1. Field of the Invention
The present invention relates to a system and a method for rapidly diagnosing bugs of system software, and more particularly to a system and a method for rapidly localizing a system program fault that causes a system error and then feeding back to a subscriber.
2. Related Art
Currently, various problems may occur in an operating system (OS), such as damages of hardware, allocation errors, or software bugs. In order to cater to different users' different requirements, firstly, a software designer has to be clear about a user's demands, then plans the software requirements, defines the system mode of the software, and then expresses the relation between each functional mode by means of a tree diagram, so as to identify and determine the impacts, data source, and safety between different functional modes. Next, the software designer starts to work on the main architecture of each functional mode, and then plans and designs each functional mode in details. After the planning and designing process, the software designer starts writing program codes, and the program codes must be written according to the functional modes established based upon the theme architecture and detailed design, so as to make the function of the software meet the user's requirements. After encoding, software bugs should be diagnosed, and then it is diagnosed whether the execution result of a program meets the original design requirement. At this time, the software designer must determine whether the input and output data of each functional mode meets the original requirement or not. Besides, the whole performance of the system should also be diagnosed. Even if the function of the software is satisfactory, but its executing is satisfactory, but its executing speed is very slow, the software still cannot meet the user's requirement.

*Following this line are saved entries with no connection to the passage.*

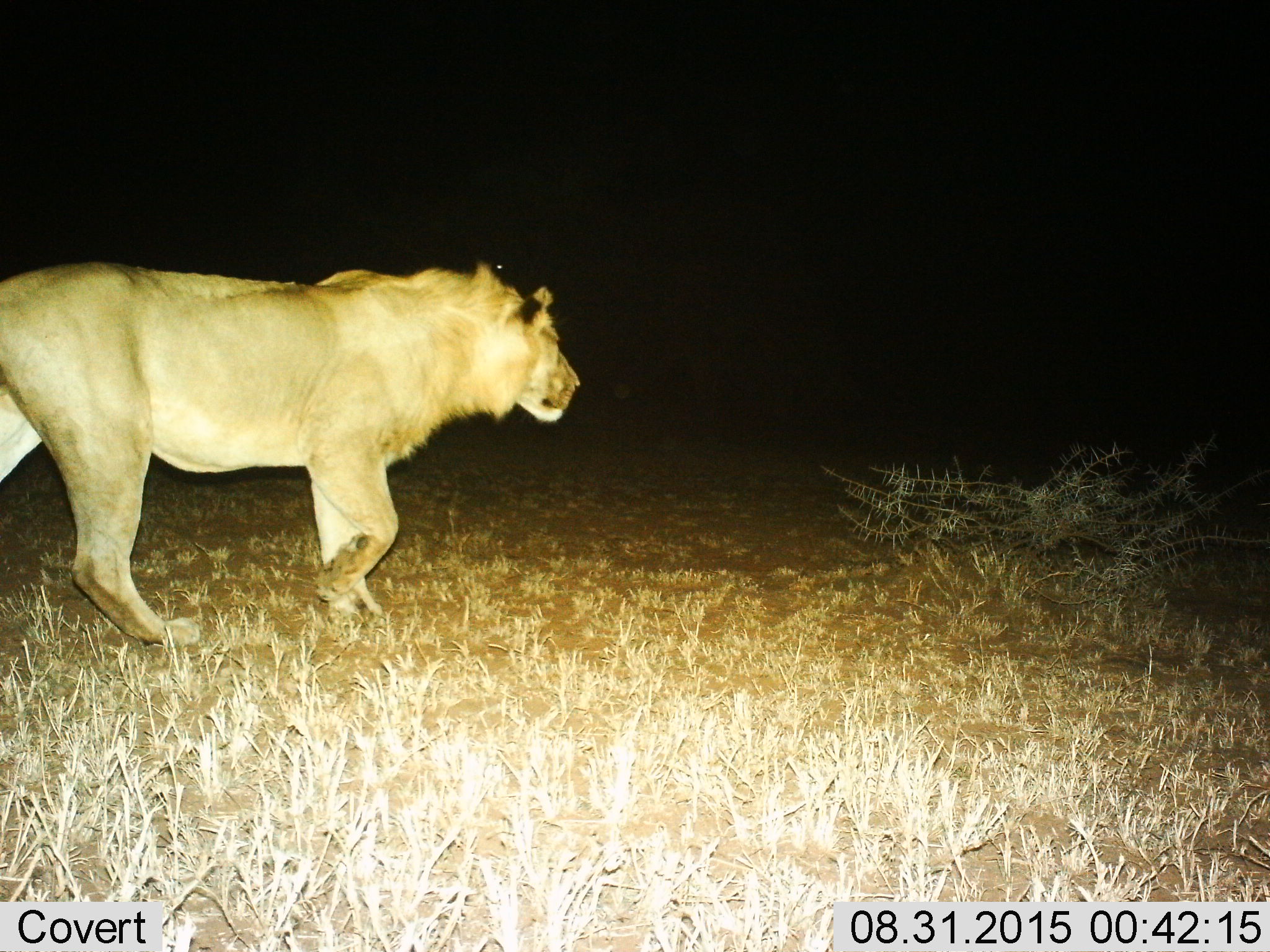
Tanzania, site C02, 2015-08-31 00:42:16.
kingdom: Animalia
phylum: Chordata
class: Mammalia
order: Carnivora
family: Felidae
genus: Panthera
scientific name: Panthera leo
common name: lion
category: lionfemale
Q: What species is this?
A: Lionfemale (lion) (Panthera leo).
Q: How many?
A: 1.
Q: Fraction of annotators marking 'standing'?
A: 9%.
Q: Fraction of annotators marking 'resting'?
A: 0%.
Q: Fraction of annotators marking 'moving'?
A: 100%.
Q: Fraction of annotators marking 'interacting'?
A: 0%.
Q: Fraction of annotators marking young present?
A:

During the encoding and fault diagnosis of a software program, the most complicated step is debugging. The software designer must detect every bug in the software, and rapidly diagnose the software bugs in the simplest way. Therefore, the software designer usually diagnoses the common faults of the software program according to his/her own experience. If the software designer fails to diagnose all the bugs in the software, once the software is submitted to the user, many undiagnosed software bugs may occur during the test of the software conducted by the user. Further, it takes plenty of time for the software designer to diagnose the functions of the software one by one. Moreover, if only each single function of the software is diagnosed, the whole performance of the software cannot be fully diagnosed. In some circumstances, an experienced software tester can quickly localize the cause of a problem or fault. However, sometimes, even the experienced tester has to spend hours or days on precisely localizing the cause of a problem or fault in a software. Therefore, the time for diagnosing software failures or bugs is prolonged, so the cost for maintenance and update of the software is increased.
In order to solve the above problems and defects in the conventional art, the present invention is directed to a system and a method for rapidly diagnosing bugs of system software, applicable for rapidly localizing a system program fault that causes a system error and feeding back to a subscriber.
According to a preferred embodiment of the present invention, a system for rapidly diagnosing bugs of system software includes: an operating system unit, a plurality of functional modules, a hardware unit, a fault monitoring module, a fault analysis module, and a minimum fault set record and feedback module.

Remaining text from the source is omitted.